Mais la Warner est convaincue que ce best-seller ne peut que devenir
un succès du box-office, alors que le film lui-même,
qui pourfend la marchandisation de l’art et le rejet de la
vox populi, contient en germe son presque inévitable échec
public.
Howard Roark est un personnage inspiré par le célèbre
architecte Frank Lloyd Wright, et ce même si Ayn Rand rejette
parfois cette filiation (« Il n'y aucune ressemblance
entre Roark et M. Wright en ce qui concerne la vie privée,
le personnage et la philosophie. Le seul parallèle qu'on
puisse discerner entre eux n'est qu'architectural, de par leur position
dans l'architecture moderne ») alors même qu’elle
fut très proche de l’homme dans sa vie privée
et qu’elle l’informa de sa volonté d’écrire
un livre inspiré par son œuvre et sa vie. Frank Lloyd
Wright était un architecte aussi génial que novateur,
une personnalité pleine de contradictions qui adorait les
scandales suscités par ses créations et ses déclarations.
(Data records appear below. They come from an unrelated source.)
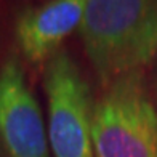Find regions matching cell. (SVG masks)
I'll use <instances>...</instances> for the list:
<instances>
[{
	"mask_svg": "<svg viewBox=\"0 0 157 157\" xmlns=\"http://www.w3.org/2000/svg\"><path fill=\"white\" fill-rule=\"evenodd\" d=\"M91 138L95 157H157V109L141 72L108 85L93 108Z\"/></svg>",
	"mask_w": 157,
	"mask_h": 157,
	"instance_id": "cell-2",
	"label": "cell"
},
{
	"mask_svg": "<svg viewBox=\"0 0 157 157\" xmlns=\"http://www.w3.org/2000/svg\"><path fill=\"white\" fill-rule=\"evenodd\" d=\"M85 0H50L23 13L15 27L16 42L23 55L32 63L50 59L61 42L78 31Z\"/></svg>",
	"mask_w": 157,
	"mask_h": 157,
	"instance_id": "cell-5",
	"label": "cell"
},
{
	"mask_svg": "<svg viewBox=\"0 0 157 157\" xmlns=\"http://www.w3.org/2000/svg\"><path fill=\"white\" fill-rule=\"evenodd\" d=\"M78 34L108 87L122 75L141 72L157 55V0H85Z\"/></svg>",
	"mask_w": 157,
	"mask_h": 157,
	"instance_id": "cell-1",
	"label": "cell"
},
{
	"mask_svg": "<svg viewBox=\"0 0 157 157\" xmlns=\"http://www.w3.org/2000/svg\"><path fill=\"white\" fill-rule=\"evenodd\" d=\"M0 143L10 157H50L48 130L39 101L13 58L0 67Z\"/></svg>",
	"mask_w": 157,
	"mask_h": 157,
	"instance_id": "cell-4",
	"label": "cell"
},
{
	"mask_svg": "<svg viewBox=\"0 0 157 157\" xmlns=\"http://www.w3.org/2000/svg\"><path fill=\"white\" fill-rule=\"evenodd\" d=\"M48 101V143L53 157H95L91 93L67 52H56L44 71Z\"/></svg>",
	"mask_w": 157,
	"mask_h": 157,
	"instance_id": "cell-3",
	"label": "cell"
}]
</instances>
C’était un provocateur qui exprimait son rêve
de voir raser New York (parangon de laideur selon lui) et qui vilipendait
les foules (« The Masses » devenait « Them Asses
» sous sa plume), mais aussi un homme qui défendait
l’idée que chacun avait le droit de vivre dans un environnement
à sa mesure, qui se battait pour une urbanisation à
faible densité de population, qui imaginait des constructions
en phase avec l’environnement où chacun pouvait s’épanouir
à loisir.
Tout en s’inspirant de Frank Lloyd Wright, le livre et le
film prennent une toute autre orientation quant à l’architecture
telle qu’elle est défendue par Howard Roark. Les bâtiments
qu’il conçoit dans le film (sauf au départ où
ses premières œuvres sont des reproductions quasi exactes
des maisons individuelles créées par Lloyd Wright)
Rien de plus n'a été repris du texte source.